Problem –
Each entry that follows must be output without any deviation.

Provided data –
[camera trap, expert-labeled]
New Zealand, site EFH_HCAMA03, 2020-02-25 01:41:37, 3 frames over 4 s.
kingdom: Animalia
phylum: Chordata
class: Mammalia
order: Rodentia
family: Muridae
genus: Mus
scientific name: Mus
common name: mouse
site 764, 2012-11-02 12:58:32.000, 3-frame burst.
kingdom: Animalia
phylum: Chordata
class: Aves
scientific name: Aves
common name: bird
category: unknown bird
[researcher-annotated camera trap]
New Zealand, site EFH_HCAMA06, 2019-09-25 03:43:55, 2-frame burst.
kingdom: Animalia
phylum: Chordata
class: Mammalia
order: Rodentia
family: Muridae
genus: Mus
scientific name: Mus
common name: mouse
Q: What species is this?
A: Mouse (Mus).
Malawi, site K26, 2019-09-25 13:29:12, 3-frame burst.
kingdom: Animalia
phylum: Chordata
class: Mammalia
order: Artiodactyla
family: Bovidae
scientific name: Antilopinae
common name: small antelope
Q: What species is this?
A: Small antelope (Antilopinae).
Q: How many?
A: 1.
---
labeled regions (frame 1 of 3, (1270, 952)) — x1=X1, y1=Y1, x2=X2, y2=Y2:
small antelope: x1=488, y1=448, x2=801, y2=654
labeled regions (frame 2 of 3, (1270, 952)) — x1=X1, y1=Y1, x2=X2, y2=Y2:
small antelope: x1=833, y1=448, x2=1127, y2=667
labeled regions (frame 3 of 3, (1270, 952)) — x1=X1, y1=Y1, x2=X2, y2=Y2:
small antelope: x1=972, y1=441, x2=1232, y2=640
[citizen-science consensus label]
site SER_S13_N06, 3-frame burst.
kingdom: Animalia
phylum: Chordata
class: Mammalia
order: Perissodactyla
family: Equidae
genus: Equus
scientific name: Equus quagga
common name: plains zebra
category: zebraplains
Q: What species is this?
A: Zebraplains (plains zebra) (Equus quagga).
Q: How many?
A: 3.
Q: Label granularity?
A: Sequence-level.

Reply to the task –
[camera trap, expert-labeled]
New Zealand, site EFH_HCAMA03, 2020-02-25 01:41:37, 3 frames over 4 s.
kingdom: Animalia
phylum: Chordata
class: Mammalia
order: Rodentia
family: Muridae
genus: Mus
scientific name: Mus
common name: mouse
site 764, 2012-11-02 12:58:32.000, 3-frame burst.
kingdom: Animalia
phylum: Chordata
class: Aves
scientific name: Aves
common name: bird
category: unknown bird
[researcher-annotated camera trap]
New Zealand, site EFH_HCAMA06, 2019-09-25 03:43:55, 2-frame burst.
kingdom: Animalia
phylum: Chordata
class: Mammalia
order: Rodentia
family: Muridae
genus: Mus
scientific name: Mus
common name: mouse
Q: What species is this?
A: Mouse (Mus).
Malawi, site K26, 2019-09-25 13:29:12, 3-frame burst.
kingdom: Animalia
phylum: Chordata
class: Mammalia
order: Artiodactyla
family: Bovidae
scientific name: Antilopinae
common name: small antelope
Q: What species is this?
A: Small antelope (Antilopinae).
Q: How many?
A: 1.
---
labeled regions (frame 1 of 3, (1270, 952)) — x1=X1, y1=Y1, x2=X2, y2=Y2:
small antelope: x1=488, y1=448, x2=801, y2=654
labeled regions (frame 2 of 3, (1270, 952)) — x1=X1, y1=Y1, x2=X2, y2=Y2:
small antelope: x1=833, y1=448, x2=1127, y2=667
labeled regions (frame 3 of 3, (1270, 952)) — x1=X1, y1=Y1, x2=X2, y2=Y2:
small antelope: x1=972, y1=441, x2=1232, y2=640
[citizen-science consensus label]
site SER_S13_N06, 3-frame burst.
kingdom: Animalia
phylum: Chordata
class: Mammalia
order: Perissodactyla
family: Equidae
genus: Equus
scientific name: Equus quagga
common name: plains zebra
category: zebraplains
Q: What species is this?
A: Zebraplains (plains zebra) (Equus quagga).
Q: How many?
A: 3.
Q: Label granularity?
A: Sequence-level.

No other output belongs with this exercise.